Supremely patient in the midst of all the noise and disruption, Maia removed all her rings and scooped up the lotion, coating her palms so they glowed phosphorescently, and Opal sniffled, her little lip trembling, but held her painful-looking hand out bravely to Maia - it was a great show of her unquestioning trust in the older girl, Sirius thought. Maia started massaging the little girl's hand between hers, kneading with her thumbs, ignoring the girl's squirms and discomfort, until Opal sighed softly, and relaxed in her chair, and her eyes went heavy-lidded as Maia continued to massage her from fingertips to elbow, her skin slowly returning to its normal pallor, her fingers unfurling, healthy-looking - tipped with glittering nail-polish. Maia finally picked up a tiny crystal phial, held it to the puncture-wound on Opal's finger, delicately squeezing, and collected the large, spiky-looking spores that had poisoned her. She capped the phial and neatly labelled it; as Maia scooped up the last of the lotion into another little jar, Opal frowned and peered closer at the spores.

"No touching anything in the house, Opal, until we tell you it's safe to," Maia warned her.

"Alright," Opal sighed, glancing at her hand, which still shimmered from the residue of Maia's balm.
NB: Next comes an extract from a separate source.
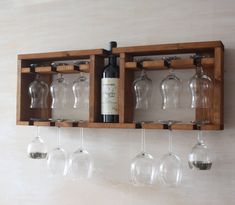 several wine glasses are hanging from a wooden rack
"You can wash your hands now. With soap, Opal," Maia said, and Opal smiled brightly and said, "Thanks, Kreacher!" when he slid a footstool beneath the sink so she could reach the tap. Opal smiled, did as she was told, humming contentedly to herself in the sunshine streaming through the window, lifting her tiny nose to scent the herbs potted on the sill, then gathered Loki the mouse back into her hands, before trying to edge her way onto a chair at the kitchen-table, leaving Maia shaking her head as if wondering why she had bothered.

"Maia - what have you done to your hand?" Remus asked suddenly. Sirius initially thought Moony meant her left hand, her thumb and forefinger marked with delicate henna tattooing; but, no, Sirius saw quickly that a phosphorescent glow came, not from the lotion as he had thought, but from her. Her right hand was scaled, and glowed iridescently. One of her fingers was black with bruising beneath the shimmering light, another was wrapped in a plaster, which she changed deftly, revealing a semi-healed puncture wound.

"It's not contagious," Maia reassured them, gazing at her hand as if seeing it for the first time, and only remotely interested. She slipped her rings back onto her fingers. One featured a tiny lifelike lizard; another, a Native American-style thunderbird, and a third held a large, round misty aqua stone. "It was all the way up to my neck in January; as long as I don't aggravate it, I should have it cleared up by October."

"What happened?" Sirius asked, unsure whether to be concerned or amused.

"I miscalculated," was all she offered, and Rigel grinned over his shoulder. "It doesn't bother me; I rather like it."

"And it changes colour with her mood," Opal beamed, giggling; Maia scooped her up and lifted her into a chair beside hers.

"Tell me you've not been using the house-elves to conduct your experiments," Remus said, frowning at Maia.

"Uncle Remus! How dare you insinuate such a thing?!" Rigel gasped, looking horrified, as he helped levitate more plates and bowls on the table, dishes Sirius had never seen before, as fragrant as they were vibrant.

"House-elf physiology is entirely different from human!" Maia said, giving Remus a reproving look. "On an unrelated note, they're spry."


A.N.: I hope you still like her! And the addition of her little brother and adopted sister! Because I couldn't write out Opal.